A verdade é que os escritores também têm dúvidas, como muito bem observou o professor Ivo de Castro no artigo intitulado O Linguista e a Fixação da Norma (2002) [in Actas do XVIII Encontro Nacional da Associação Portuguesa de Linguística, Lisboa], contando a seguinte história passada com o escritor Augusto Abelaira:
«Incerto quanto a uma construção sintática infelizmente não identificada, pegou na Nova Gramática do Português Contemporâneo para verificar se ela estava atestada; estava, mas atestada por uma citação do próprio Abelaira. Se Celso Cunha e Lindley Cintra estivessem cientes das hesitações de Abelaira, teriam mantido a citação? E, sem ela, a regra? O que um escritor escreve, porventura desviadamente, torna-se logo português de lei?».

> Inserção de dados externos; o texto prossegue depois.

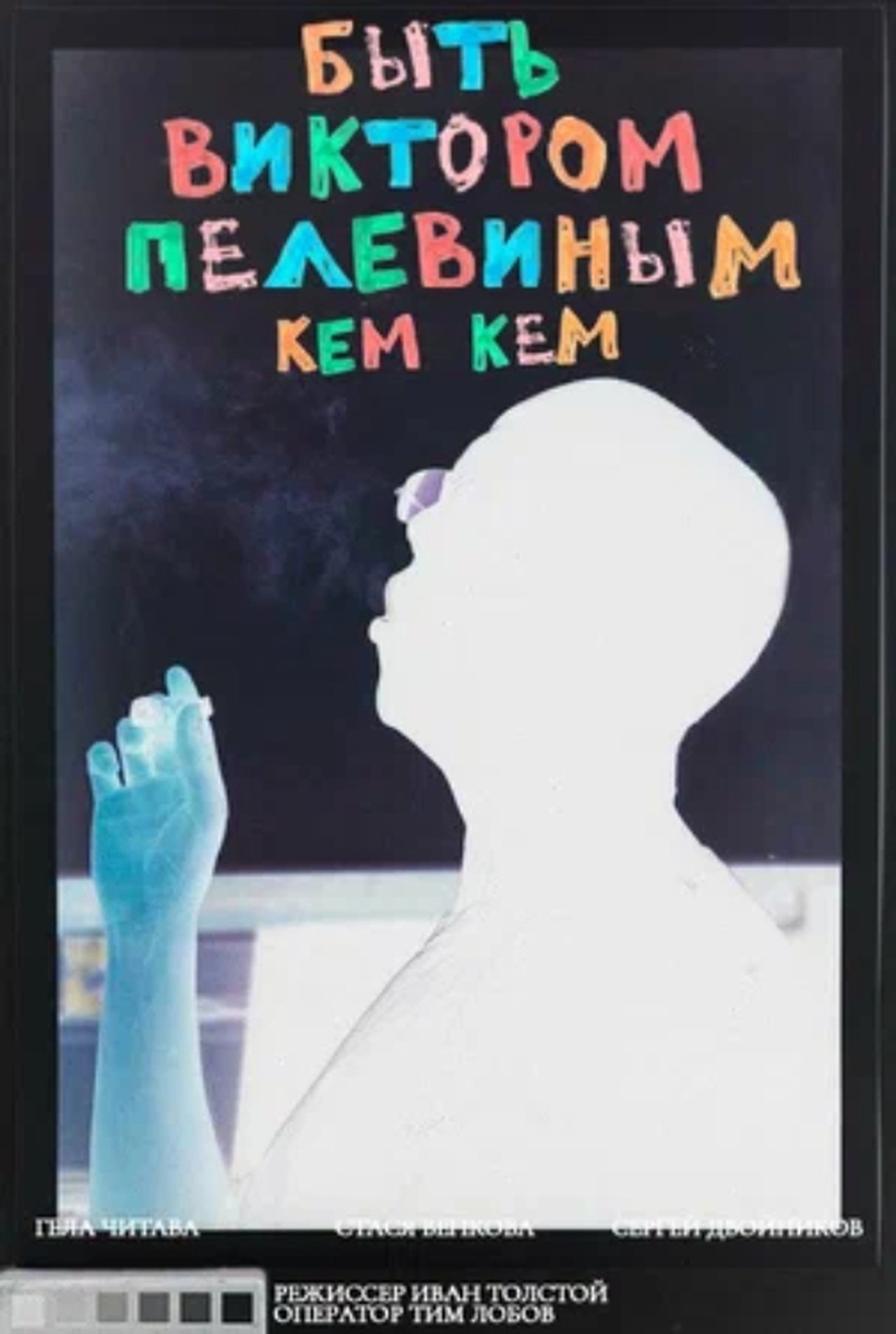 Быть Виктором Пелевиным. Кем-кем? Быть Виктором Пелевиным. Кем-кем?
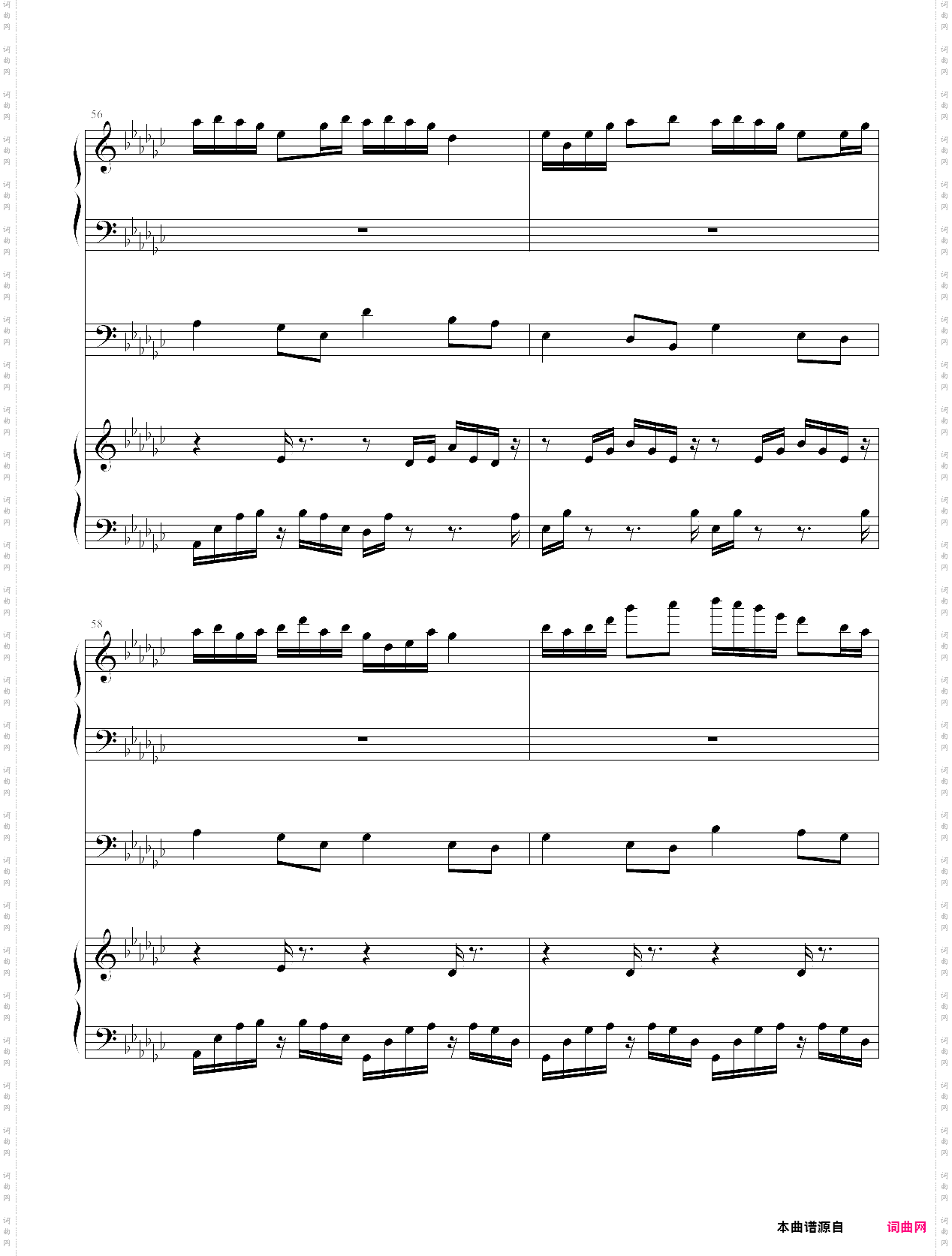 极品钢琴_黑键练习曲2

Daqui se conclui que a norma é como uma prancha de surf, tentando servir de plataforma firme num mar instável que é a língua.
Esta metáfora quer tão-somente dizer que falta em Portugal uma Autoridade da Língua com força de lei e cuja missão fosse a de esclarecer os falantes sobre a pronúncia das palavras, a adaptação de estrangeirismos, algumas estruturas sintáticas mais complexas, os diferentes valores semânticos que as palavras vão assumindo; que estabelecesse a fronteira entre o erro e a variante linguística...
Enfim, que se ocupasse de todas as questões inerentes a uma língua viva, como é a língua portuguesa!

09 março 2012

"Quem Tem Medo do Acordo Ortográfico?"


O título acima foi o que demos a uma comunicação que fomos fazer ontem à Escola Básica 2 3 D. Pedro IV, em Queluz.
A pedido da responsável pela organização do evento anual Semana da Leitura, o tema foi o do Acordo Ortográfico. E como a turma que iria assistir à nossa apresentação já tinha aprendido, com a professora de Português, quais são as mudanças implicadas, optámos por levar-lhes alguns exercícios que suscitassem dúvidas e os nossos esclarecimentos.
A sessão correu bem, os meninos e meninas do 5.º ano estiveram extremamente atentos e foram muito participativos. As perplexidades foram surgindo e os porquês começaram a fazer-se ouvir. A cada regra que enunciávamos, para a eliminação de acentos ou para a utilização do hífen, surgia, de imediato, a excepção evidente e desconcertante. No final, e propositadamente, mostrámos-lhes um texto escrito numa grafia pós-acordo que, em vez de ser una e inequívoca, era escandalosamente mista e incompatível: uma "salada" de português europeu e português do Brasil.  A ideia era que percebessem que, apesar de tudo, o Acordo não nos obriga a nós a escrever "brasileiro" nem aos brasileiros a escrever conforme a grafia de Portugal. A certa altura, uma professora pergunta: «então se eu escrever "perspectiva" estarei a cometer um erro ou não?». Explicámos que em Portugal perspectiva não é aconselhado, ao passo que no Brasil é a grafia certa, pois lá pronuncia-se o [k] antes do t. «E se eu estiver no meio do Atlântico?», brincou ela.
E eu tive vontade de nunca mais me dispor a prestar esclarecimentos sobre um absurdo.

05 março 2012

Desafio linguístico

Existe alguma incorreção na frase que se segue?

«A maioria dos adeptos benfiquistas saiu do estádio com a moral em baixo!»